Parker's theater career continued when she appeared in Paula Vogel's 1997 critical smash How I Learned To Drive, with David Morse. After several independent film releases, she appeared in Let The Devil Wear Black and then a much-lauded[citation needed] role in The Five Senses (1999).
2001 – 2003
In 2001, Parker appeared alongside Larry Bryggman in David Auburn's Proof on Broadway, for which she won a Tony Award. However, Parker again lost out when the play was made into a film and the role was given to Gwyneth Paltrow. During this period, she left the theater for three years to look for other roles: among them, Red Dragon and Pipe Dream (2002).
Next was a guest role on the NBC drama, The West Wing, as women's rights activist Amelia "Amy" Gardner, which soon became a recurring role. Beginning in 2001, her character became Chief of Staff to the First Lady, and became a love interest for Deputy Chief of Staff Joshua Lyman. For this role, Parker was nominated for both an Emmy Award and a Screen Actors Guild Award. During the fifth season, however, Parker became pregnant and her character was written out of the series after appearing in four episodes.
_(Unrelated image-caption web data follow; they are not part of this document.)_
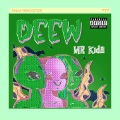 Mr Kida - Deew (Explicit)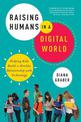 Raising Humans in a Digital World: Helping Kids Build a Healthy Relationship with Technology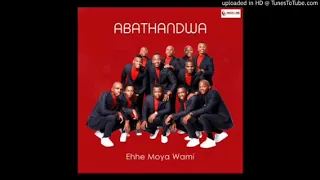 abathandwa ehhe moya wami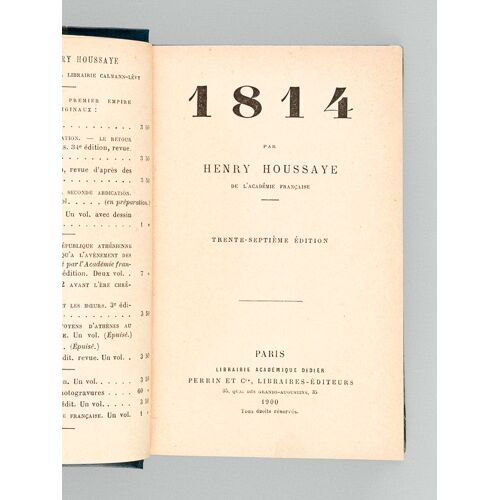 Lot De 4 Titres : 1814 - 1815 : La Première Restauration. Le Retour De L'ile D'elbe. Les Cent Jours - 1815 Waterloo - 1815 La Seconde Abdication. La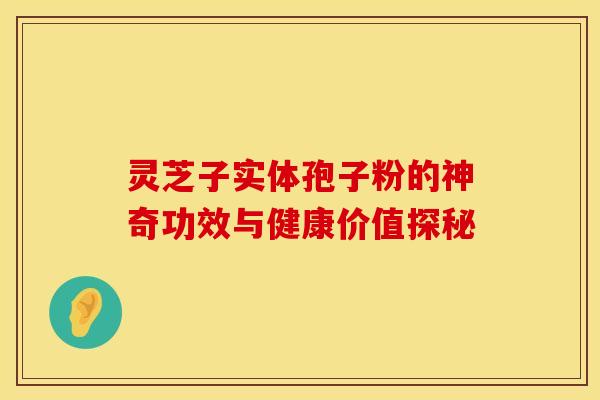 灵芝子实体孢子粉的神奇功效与健康价值探秘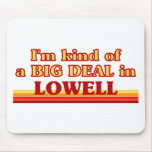 I am kind of a BIG DEAL in Loveland Mousepad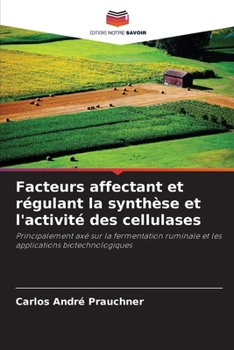 Paperback Facteurs affectant et régulant la synthèse et l'activité des cellulases [French] Book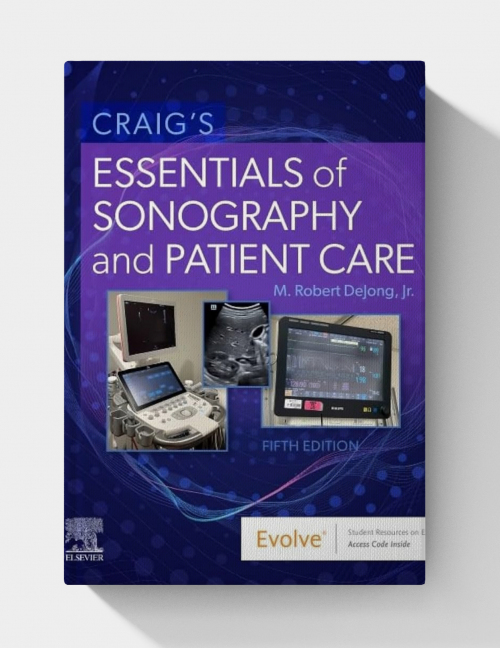 Craig’s Essentials of Sonography and Patient Care  (5th edition)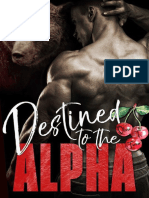 Destined To The Alpha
On December 7, 2003, HBO aired an epic six-and-a-half hour adaptation of Tony Kushner's acclaimed Broadway play Angels in America, directed by Mike Nichols. The miniseries — about a group of lost souls in New York during the AIDS epidemic of the 1980s — was hailed with international critical acclaim. Parker played Harper Pitt, the Mormon Valium-addicted wife of a closeted lawyer. For her performance, Parker received Golden Globe and Emmy awards for Best Supporting Actress in a Miniseries.
2004 – 2006
In 2004, Parker appeared in the comedy Saved!, and a TV movie called Miracle Run, based on the true story of a mother of two sons with autism, as well as appearing in Craig Lucas' Reckless on Broadway. Parker took the lead role that had been Mia Farrow's on screen. The production, directed by Mark Brokaw, earned Parker another nomination for a Tony Award for Best Actress in 2005.
Parker returned to The West Wing in several guest appearances in 2005 and 2006, the show's final season, portraying the Director of Legislative Affairs under the President-elect Matt Santos. She also starred with Tom Skerritt in the CBS television film Vinegar Hill as a down-on-her-luck schoolteacher who, with her family, moves in with her in-laws only to discover their bitter, loveless relationship.
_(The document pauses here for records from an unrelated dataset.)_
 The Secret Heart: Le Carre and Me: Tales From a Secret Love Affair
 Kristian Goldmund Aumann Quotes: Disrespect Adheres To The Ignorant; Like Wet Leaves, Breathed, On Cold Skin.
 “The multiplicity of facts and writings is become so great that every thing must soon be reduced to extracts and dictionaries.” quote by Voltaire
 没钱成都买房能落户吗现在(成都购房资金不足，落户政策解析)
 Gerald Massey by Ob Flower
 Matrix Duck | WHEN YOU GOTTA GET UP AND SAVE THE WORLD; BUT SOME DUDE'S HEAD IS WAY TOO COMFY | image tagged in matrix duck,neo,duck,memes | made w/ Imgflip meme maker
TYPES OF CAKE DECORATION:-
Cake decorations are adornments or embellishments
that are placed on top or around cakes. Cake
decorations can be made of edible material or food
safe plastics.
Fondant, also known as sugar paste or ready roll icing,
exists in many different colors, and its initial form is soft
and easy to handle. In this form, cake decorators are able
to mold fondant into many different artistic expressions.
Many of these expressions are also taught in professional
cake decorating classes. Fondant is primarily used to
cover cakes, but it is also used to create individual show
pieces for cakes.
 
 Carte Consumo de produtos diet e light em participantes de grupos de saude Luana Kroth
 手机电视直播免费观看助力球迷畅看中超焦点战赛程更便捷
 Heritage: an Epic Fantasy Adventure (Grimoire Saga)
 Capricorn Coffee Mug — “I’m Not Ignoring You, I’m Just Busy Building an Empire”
In 2005, Parker took on the lead role in the television series Weeds, a Showtime comedy-drama. Parker's character, Nancy Botwin, is a suburban mother who, following the death of her husband, decides to sell marijuana to make money, while also attempting to maintain her community reputation. She stars alongside Kevin Nealon, Elizabeth Perkins, her Saved! co-star Martin Donovan, and her Angels in America co-star Justin Kirk. The show's first season aired in 2005, with the second airing in 2006, and the third airing in 2007. As of November 2007, a fourth season has been picked up.
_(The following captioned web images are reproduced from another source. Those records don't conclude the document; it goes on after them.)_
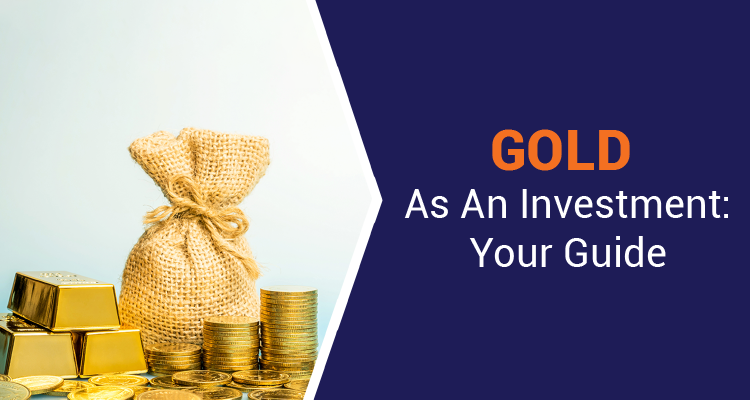 How Can I Invest in Gold?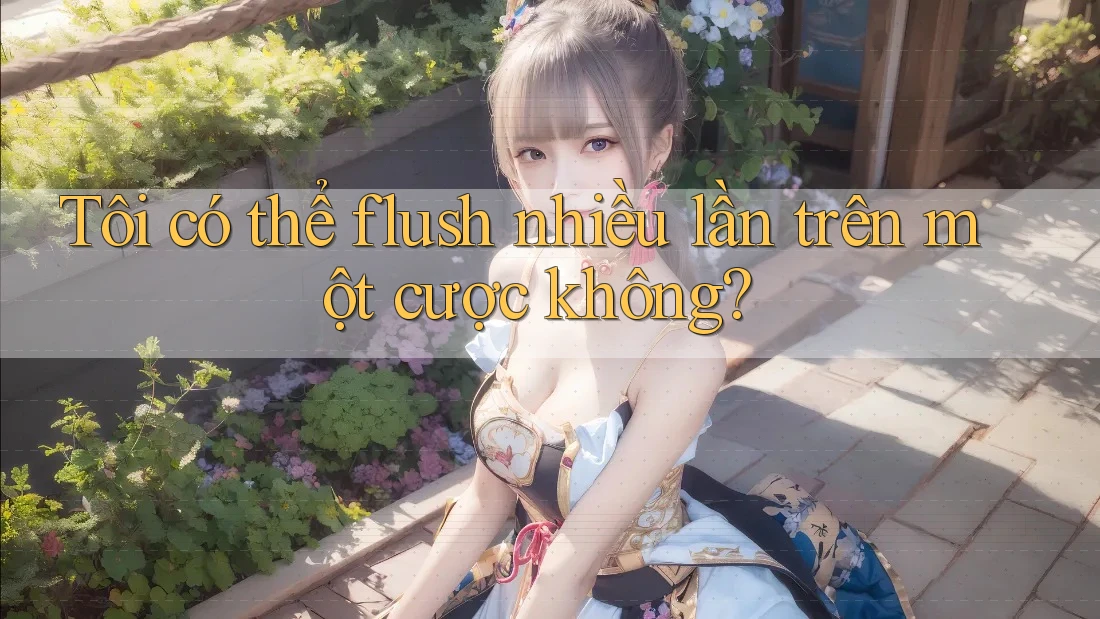 Tôi có thể flush nhiều lần trên một cược không? Tôi có thể flush nhiều lần trên một cược không?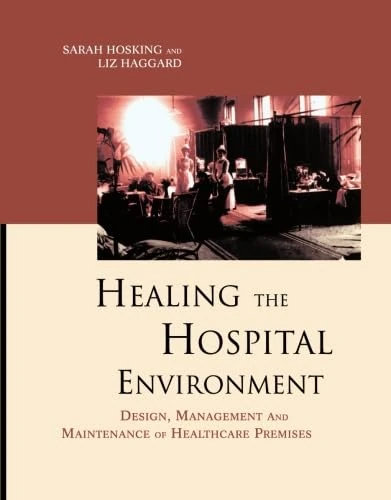 Taylor & Francis - Healing the Hospital Environment Book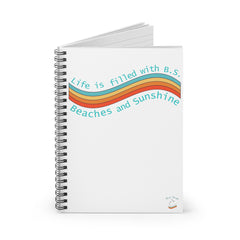 "From B.S. to Beaches and Sunshine" Spiral Notebook with Ruled Line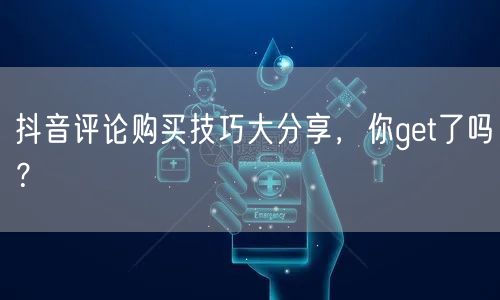 抖音评论购买技巧大分享，你get了吗？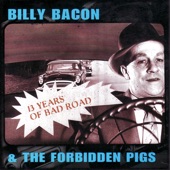 Billy Bacon & The Forbidden Pigs - Honky Tonk Song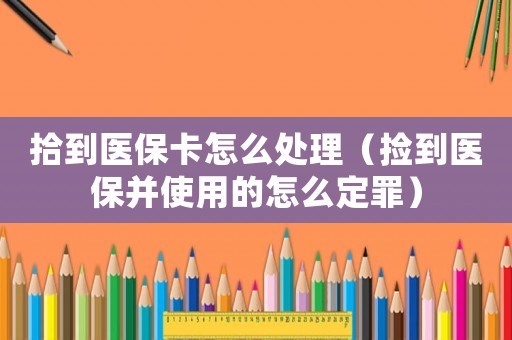 拾到醫(yī)保卡怎么處理（撿到醫(yī)保并使用的怎么定罪）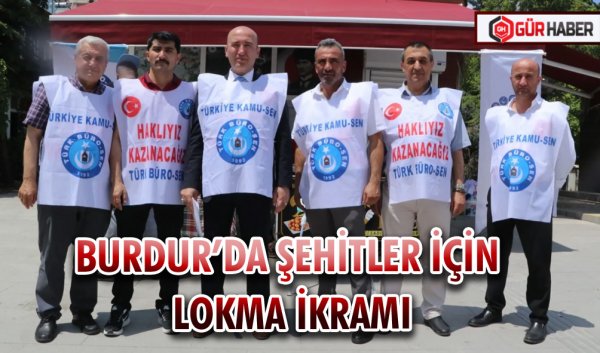 BURDUR’DA ŞEHİTLER İÇİN LOKMA İKRAMI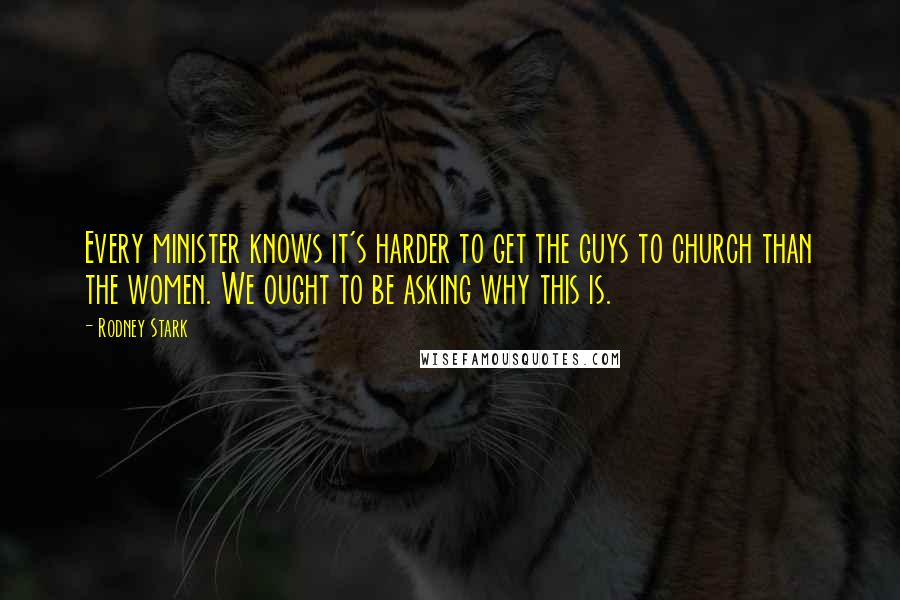 Rodney Stark Quotes: Every minister knows it's harder to get the guys to church than the women. We ought to be asking why this is.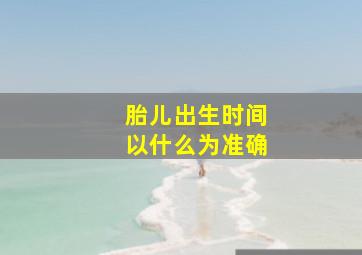 胎儿出生时间以什么为准确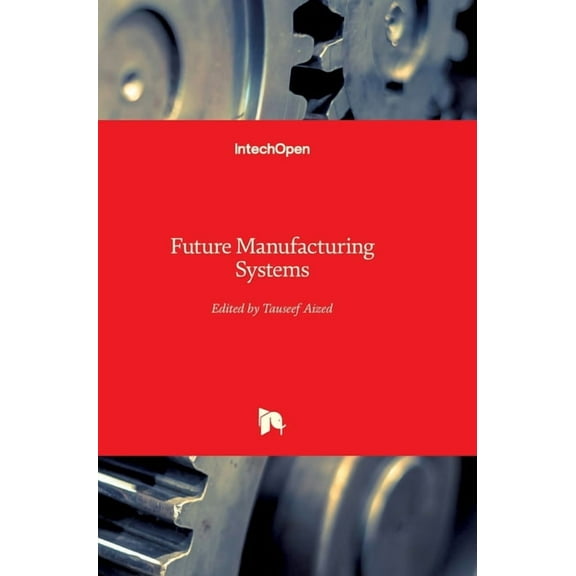 Future Manufacturing Systems (Hardcover)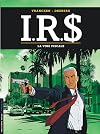 I.R.$., tome 1 : La Voie fiscale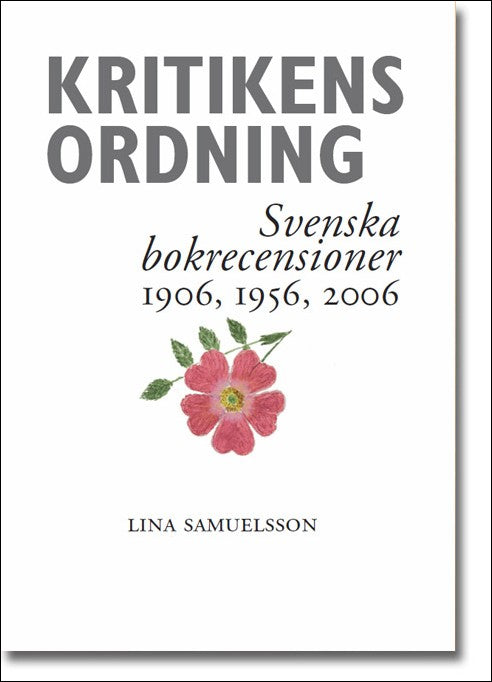 Samuelsson, Lina | Kritikens ordning : Svenska bokrecensioner 1906, 1956, 2006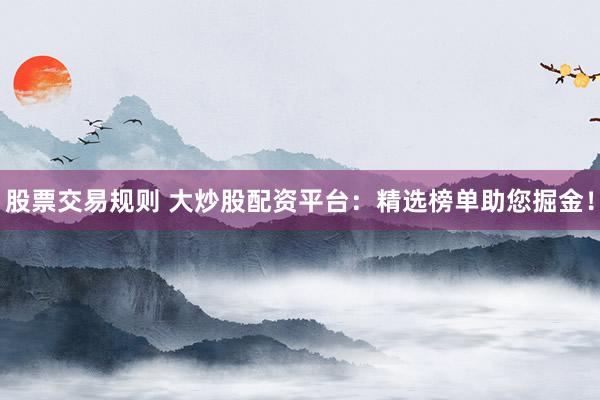 股票交易规则 大炒股配资平台：精选榜单助您掘金！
In November 2005, Parker was honored with an exhibition of her career at Boston University, where memorabilia from her career were donated to the University's library. Parker received the 2006 Golden Globe Award for Best Performance by an Actress in a Television Series - Musical or Comedy, given by the Hollywood Foreign Press Association, for her lead role in Weeds. In that category, she defeated the four leads of Desperate Housewives. She dedicated the award to the late John Spencer, best known for his work as Leo McGarry on The West Wing. After receiving the award, Parker stated: "I'm really in favor of legalizing marijuana. I don't think it's that controversial."